History and exam

Key diagnostic factors

common

uterine bleeding

Any deviation from the parameters of the normal menstrual cycle, including inter-menstrual and post-coital bleeding, constitutes AUB.

Other diagnostic factors

common

use of medications

A detailed history of medicine use, particularly hormonal contraception (e.g., combined or progestogen only), drugs interfering with the hypothalamic-pituitary-ovarian axis (e.g., GnRH agonists and antagonists, SSRIs, tricyclic antidepressants), non-prescription supplements, and complementary medicines, is important.

menstrual irregularity

Suggestive of anovulation. Sexual activity, use of contraception, and missed periods are all a crucial part of the diagnosis of AUB in order to exclude pregnancy-associated bleeding problems.

It is prudent to carry out a urine pregnancy test in all women of reproductive age who present with AUB.

anaemia

Acute or chronic AUB is associated with acute or chronic anaemia. Acute bleeding may present with signs of haemodynamic collapse, and chronic bleeding may be associated with non-specific manifestations of iron deficiency anaemia, such as fatigue, dyspnoea, and pallor on examination.

uncommon

premenstrual molimina

Breast fullness and tenderness, fluid retention, and mild mood swings may be associated with ovulation.

Absence of these symptoms is suggestive of anovulatory cycles.

hirsutism, acne, acanthosis nigricans

Signs of hyperandrogenic state, such as encountered in women with polycystic ovary syndrome (PCOS).

existing medical illness

Thyroid disorders, coagulopathy.

Risk factors

strong

women at the extremes of reproductive age (just after puberty and before menopause)

Disturbances of the hypothalamic-pituitary-ovarian (HPO) axis are physiologically encountered in a high proportion of women at both ends of the reproductive age period. Following puberty, it may take the HPO axis a few years before reaching full maturity and regular ovulation.[22][25] In the years before menopause, depletion of the ovarian follicles causes more anovulatory cycles.[26]

polycystic ovary syndrome

Polycystic ovary syndrome (PCOS) is the most common reproductive endocrine disorder affecting women in the reproductive age group. The hallmark of the syndrome includes androgen excess with chronic anovulation.[40] Hormonal derangement in PCOS includes continuous exposure of the endometrium to oestrogen. This exposure results in endometrial proliferation unopposed by progesterone (due to lack of ovulation).[41] PCOS is often a consequence of other endocrine disorders.

endocrine disorders

Other endocrine disorders that may cause ovulatory dysfunction, such as hypothyroidism and hyperprolactinaemia, are frequently associated with AUB.[24]

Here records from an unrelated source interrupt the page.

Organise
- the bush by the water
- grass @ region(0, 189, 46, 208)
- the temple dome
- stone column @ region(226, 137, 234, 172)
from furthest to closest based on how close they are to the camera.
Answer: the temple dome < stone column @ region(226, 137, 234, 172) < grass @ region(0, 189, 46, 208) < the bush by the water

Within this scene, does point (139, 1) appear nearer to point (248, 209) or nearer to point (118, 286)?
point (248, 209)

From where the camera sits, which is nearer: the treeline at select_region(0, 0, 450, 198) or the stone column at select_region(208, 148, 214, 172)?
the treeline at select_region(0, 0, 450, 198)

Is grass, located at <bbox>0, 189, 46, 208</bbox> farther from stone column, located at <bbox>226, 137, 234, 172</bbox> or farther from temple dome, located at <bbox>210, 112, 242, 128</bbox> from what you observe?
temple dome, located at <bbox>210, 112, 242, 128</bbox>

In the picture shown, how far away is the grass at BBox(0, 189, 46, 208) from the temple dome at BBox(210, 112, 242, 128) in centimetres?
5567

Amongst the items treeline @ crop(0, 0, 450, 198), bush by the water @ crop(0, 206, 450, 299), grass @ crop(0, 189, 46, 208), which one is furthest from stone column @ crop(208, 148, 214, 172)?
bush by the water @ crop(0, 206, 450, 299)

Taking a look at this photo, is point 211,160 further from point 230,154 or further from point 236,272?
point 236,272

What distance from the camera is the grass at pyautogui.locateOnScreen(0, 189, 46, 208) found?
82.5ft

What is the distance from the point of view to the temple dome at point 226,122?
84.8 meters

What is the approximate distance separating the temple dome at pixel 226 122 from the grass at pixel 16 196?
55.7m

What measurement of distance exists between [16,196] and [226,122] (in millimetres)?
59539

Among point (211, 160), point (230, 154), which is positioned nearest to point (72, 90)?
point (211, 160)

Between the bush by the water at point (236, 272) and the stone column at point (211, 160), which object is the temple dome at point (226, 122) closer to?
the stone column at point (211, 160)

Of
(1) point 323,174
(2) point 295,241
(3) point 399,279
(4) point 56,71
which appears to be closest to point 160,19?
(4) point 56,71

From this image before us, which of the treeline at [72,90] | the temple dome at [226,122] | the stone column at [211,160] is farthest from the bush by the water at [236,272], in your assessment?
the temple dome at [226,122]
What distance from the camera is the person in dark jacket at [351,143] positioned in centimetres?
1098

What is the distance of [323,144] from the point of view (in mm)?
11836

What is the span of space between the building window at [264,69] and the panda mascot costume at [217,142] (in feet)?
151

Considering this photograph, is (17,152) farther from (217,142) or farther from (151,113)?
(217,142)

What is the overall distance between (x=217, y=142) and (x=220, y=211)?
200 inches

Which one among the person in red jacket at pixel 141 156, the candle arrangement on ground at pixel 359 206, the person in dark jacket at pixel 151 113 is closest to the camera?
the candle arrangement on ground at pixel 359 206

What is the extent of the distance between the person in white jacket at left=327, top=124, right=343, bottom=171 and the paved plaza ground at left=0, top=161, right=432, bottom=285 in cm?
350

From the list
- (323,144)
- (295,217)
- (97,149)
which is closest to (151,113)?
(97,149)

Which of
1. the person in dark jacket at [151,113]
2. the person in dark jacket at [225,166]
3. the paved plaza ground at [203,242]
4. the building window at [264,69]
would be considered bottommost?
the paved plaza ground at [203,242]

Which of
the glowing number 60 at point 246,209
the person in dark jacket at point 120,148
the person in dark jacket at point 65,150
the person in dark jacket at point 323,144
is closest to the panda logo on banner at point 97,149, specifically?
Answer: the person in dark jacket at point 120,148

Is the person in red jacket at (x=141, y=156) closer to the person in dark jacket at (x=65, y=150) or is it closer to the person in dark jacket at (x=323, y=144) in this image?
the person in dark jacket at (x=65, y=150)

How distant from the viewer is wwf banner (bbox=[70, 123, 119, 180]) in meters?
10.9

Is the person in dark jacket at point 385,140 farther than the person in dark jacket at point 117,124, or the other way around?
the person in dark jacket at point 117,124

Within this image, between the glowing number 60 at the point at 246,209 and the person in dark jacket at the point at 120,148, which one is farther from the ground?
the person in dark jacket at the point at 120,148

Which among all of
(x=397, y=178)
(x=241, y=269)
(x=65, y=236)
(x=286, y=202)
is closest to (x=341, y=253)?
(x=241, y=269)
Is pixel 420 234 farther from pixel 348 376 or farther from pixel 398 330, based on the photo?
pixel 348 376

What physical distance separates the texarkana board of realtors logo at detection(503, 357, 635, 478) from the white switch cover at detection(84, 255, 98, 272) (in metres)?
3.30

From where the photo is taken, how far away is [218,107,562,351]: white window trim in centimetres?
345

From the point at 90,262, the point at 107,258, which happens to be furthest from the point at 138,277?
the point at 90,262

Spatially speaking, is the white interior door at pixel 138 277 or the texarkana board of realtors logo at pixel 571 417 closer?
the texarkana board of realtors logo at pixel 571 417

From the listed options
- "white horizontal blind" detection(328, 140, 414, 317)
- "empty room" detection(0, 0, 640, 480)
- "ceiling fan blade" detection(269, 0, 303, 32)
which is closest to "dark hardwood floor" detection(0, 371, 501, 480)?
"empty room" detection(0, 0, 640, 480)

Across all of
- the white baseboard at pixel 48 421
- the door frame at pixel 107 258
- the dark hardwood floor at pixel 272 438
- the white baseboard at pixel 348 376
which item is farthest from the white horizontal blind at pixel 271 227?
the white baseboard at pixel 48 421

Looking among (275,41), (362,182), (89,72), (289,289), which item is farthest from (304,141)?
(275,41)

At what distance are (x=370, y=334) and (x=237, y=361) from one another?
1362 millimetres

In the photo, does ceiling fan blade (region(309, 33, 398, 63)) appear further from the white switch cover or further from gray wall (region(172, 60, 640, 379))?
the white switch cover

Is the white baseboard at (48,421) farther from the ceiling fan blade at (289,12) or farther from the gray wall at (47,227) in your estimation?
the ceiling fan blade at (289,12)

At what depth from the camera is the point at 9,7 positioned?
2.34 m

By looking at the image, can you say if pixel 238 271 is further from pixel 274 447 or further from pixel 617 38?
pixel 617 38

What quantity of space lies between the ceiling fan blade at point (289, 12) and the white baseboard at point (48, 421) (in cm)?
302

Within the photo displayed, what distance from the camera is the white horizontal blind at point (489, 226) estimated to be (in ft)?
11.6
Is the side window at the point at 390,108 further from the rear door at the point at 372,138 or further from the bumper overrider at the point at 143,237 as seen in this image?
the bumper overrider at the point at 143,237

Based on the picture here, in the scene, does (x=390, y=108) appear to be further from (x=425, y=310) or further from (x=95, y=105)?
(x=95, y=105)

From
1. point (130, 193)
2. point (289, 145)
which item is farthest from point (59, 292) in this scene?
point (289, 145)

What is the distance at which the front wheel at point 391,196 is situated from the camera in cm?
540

other anovulatory disorders

Anovulation can be caused by conditions such as hyperprolactinaemia or hypothalamic anovulation (e.g., related to excessive exercise, mental and physical stress, or a sudden loss or increase in weight), which may be associated with AUB.[24][42][43]​​​ This is due to oestrogen-driven endometrial proliferation that is unopposed by progesterone.

obesity

Excessive oestrogen production as a result of peripheral oestrogen synthesis from androgen precursors in adipose tissue, as well as the frequently encountered anovulation in obese women, are believed to increase the risk of AUB.[44]